Psychological networks are wonderful, but I think they are wonderful mostly for their explanatory power, not their predictive power.
Psychological networks are just not good predictive models. In the vast majority of cases, they are just far, far, too simplistic and rigid to every compete with some of the powerhouses in modern machine learning — random forests, neural nets, bagging, boosting, etc. (with a million more well on the way).
But network models are far superior to all of these predictive methods in one very important way — they can make pretty OK predictions, and we can understand why they are making these pretty OK predictions. This makes them extremely valuable. Because many of us scientists care quite a bit about prediction — but we also care quite a bit about explanation.
Far after the fanciest new predictive methods of today are considered outdated, linear regression will continue to be used by those who care about explanation. I hope that network analysis can be there alongside it.
Using Networks for Explanation
I had a very jarring recent experience when a family member asked me about one of my projects. They asked me what the main takeaways were, and I forgot. After hours of building complex models, computing centrality statistics, and so forth, I literally forgot the results I came up with. And if I’m forgetting, what is the chance that someone else will read my article, remember better than I did, and actually use that knowledge to produce some real-world good? Unfortunately for me, not good. I focused on complexity, and I focused on accuracy, but I forgot to focus on explanation.
Network models are heuristics. Network models are explanatory. And explanatory heuristics are only useful when they are easily understood and applied.

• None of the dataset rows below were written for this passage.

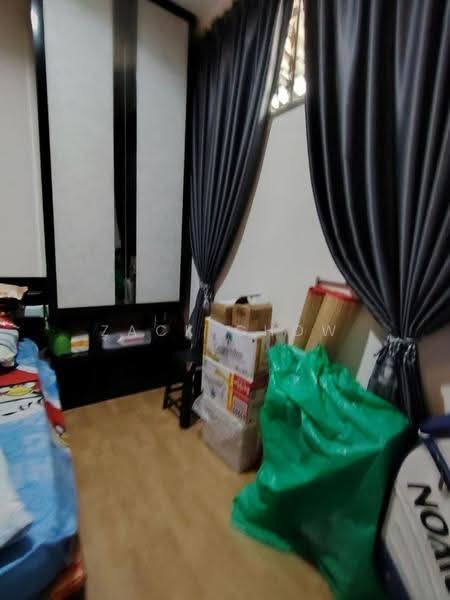 Rumah Teres 1-Tingkat untuk Dijual di Taman Kempas Indah (Tebrau) - Zack Chow - Bedroom - PropertyGuru.com.my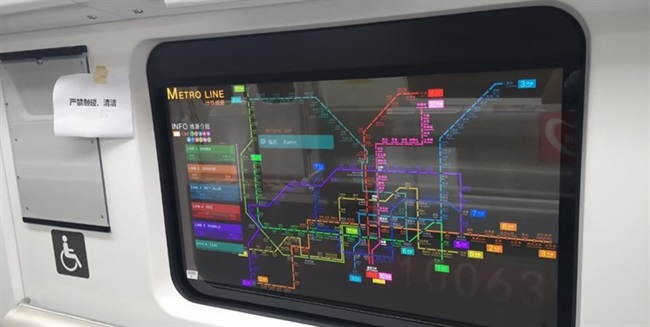 نمایش اطلاعات سفر روی شیشه مترو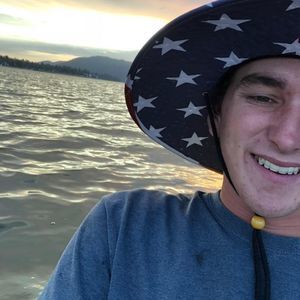 Meet your Posher, Dacoda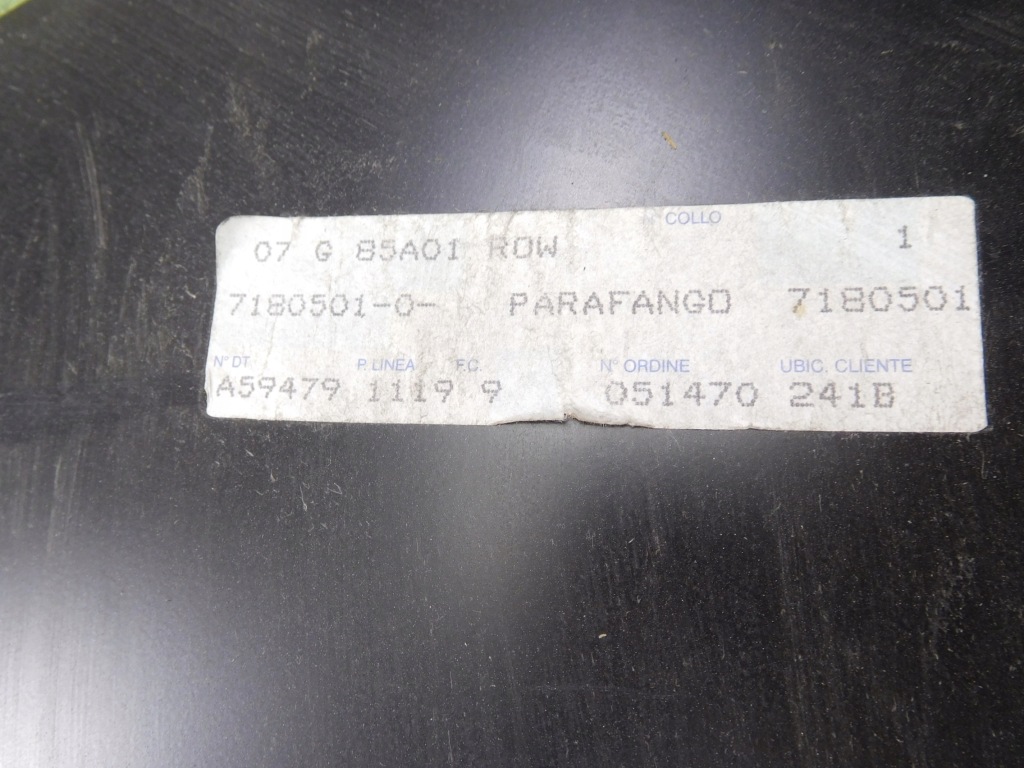 Крыло  передний левое  без впуска ford transit 94/00 оригинальный номер 7180501 с Разборки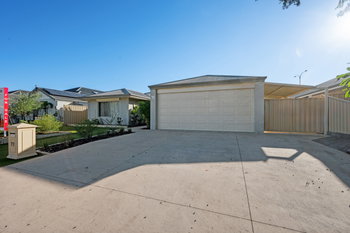 Listing image for 11 Blarney Place, CANNING VALE  WA  6155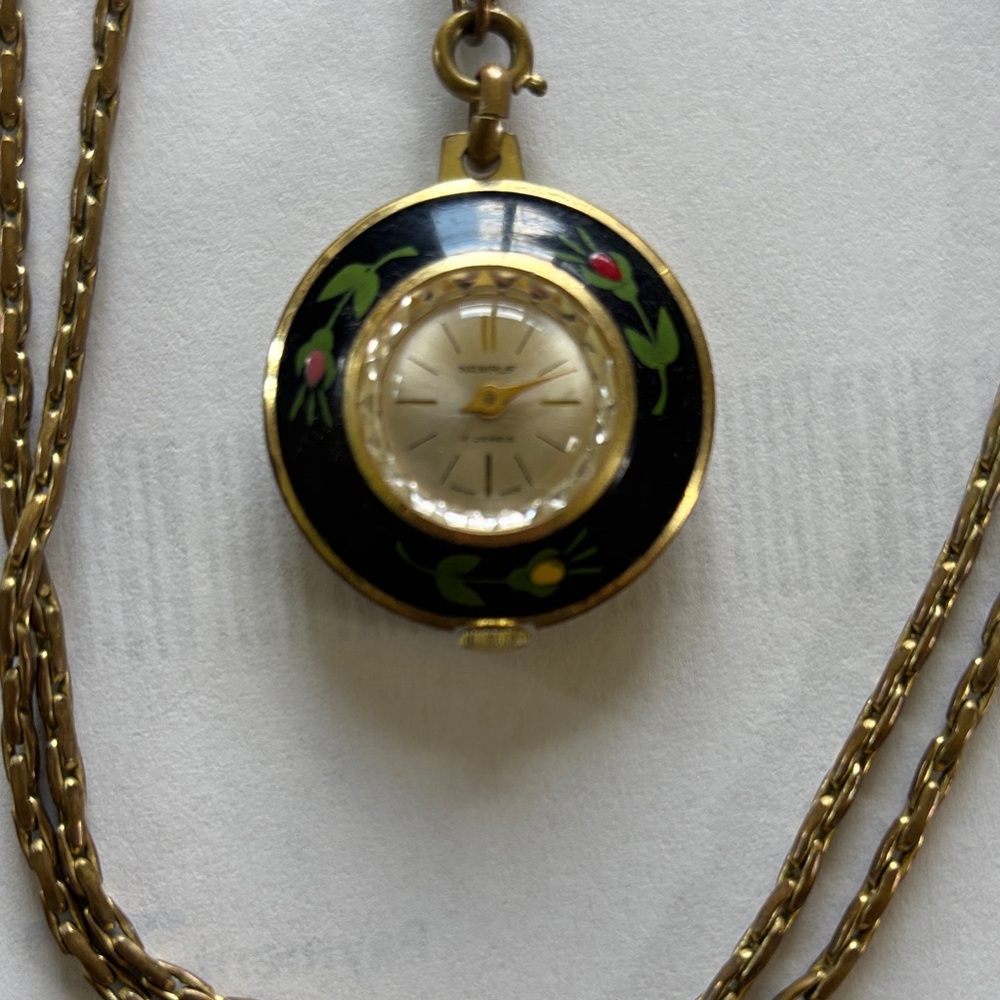 Vintage Gold-Tone Black Enamel Floral Pendant Watch Necklace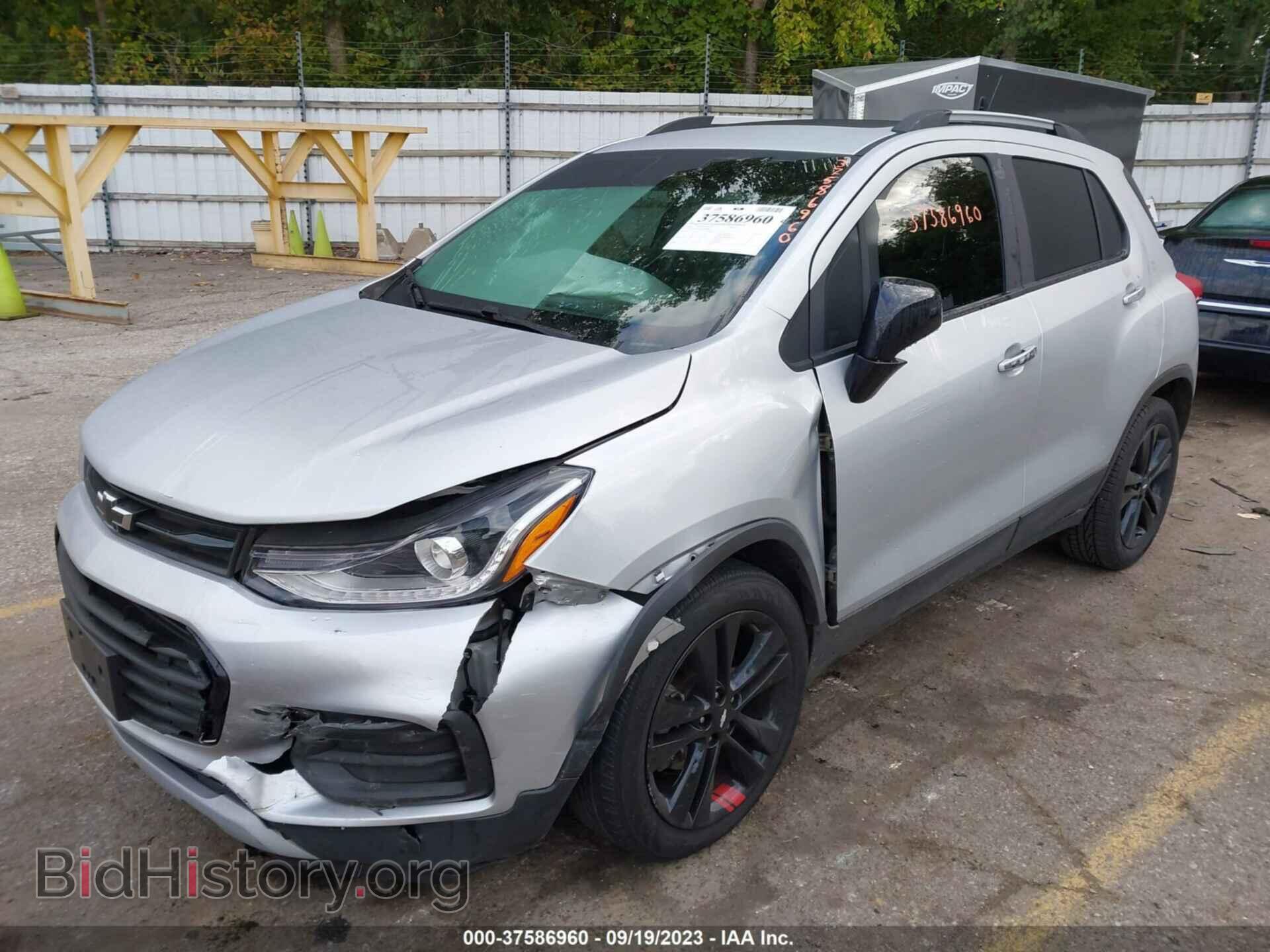 2019 CHEVROLET TRAX - VIN: 3GNCJLSB3KL383889 - Photo 2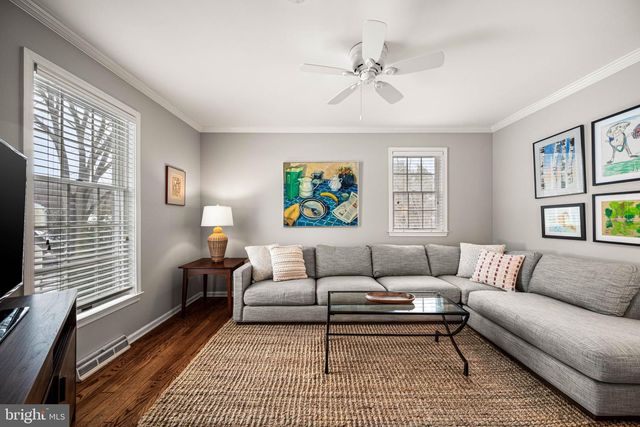 631 WESTWIND DR, Berwyn, PA 19312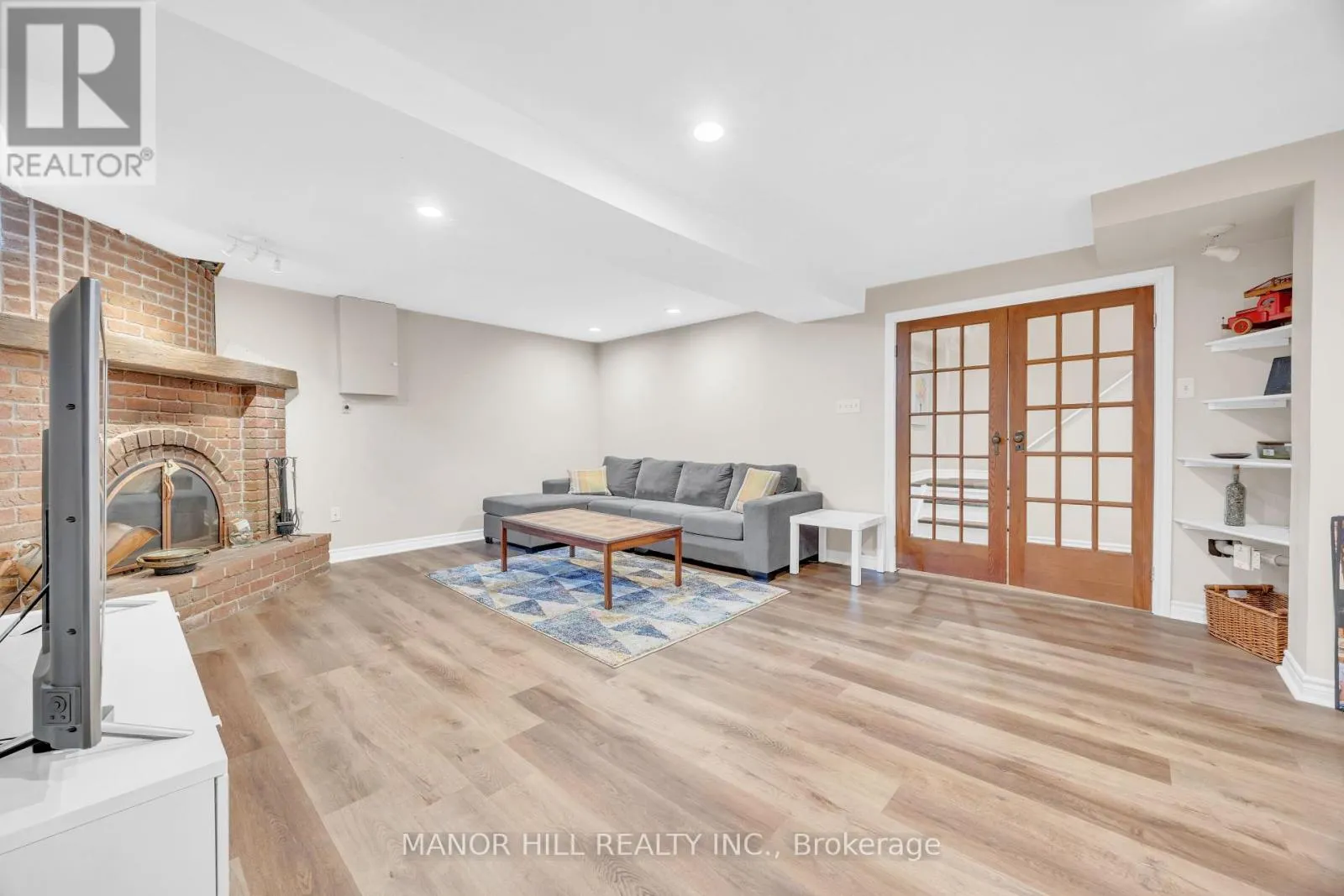 72 LACEWOOD CRESCENT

Something science journalists tend to realize but actual scientists tend to forget is that humans just can’t deal well with complexity. We don’t have the time to understand everything. We don’t have the energy to understand everything. In fact, in my experience, when our models become complex enough, even we ourselves don’t take the time to really understand them.
I want to conclude with two suggestions:
- If you care mostly about predicting things, consider branching out from network models. Seriously. There are much better predictive models available. Let a computer crunch your data and classify your decision for you. And if you absolutely have to use network models, at least settle on 1 outcome you care about, compare with non-network approaches, and take some super basic steps such as cross-validation.
- If you care mostly about explaining things, reevaluate the methods you’re using to explain. How you’re writing. Complexity can be valuable, but humans have limits. If you’re going to explain, it’s worth first making sure that there is someone who cares enough to take the time to understand.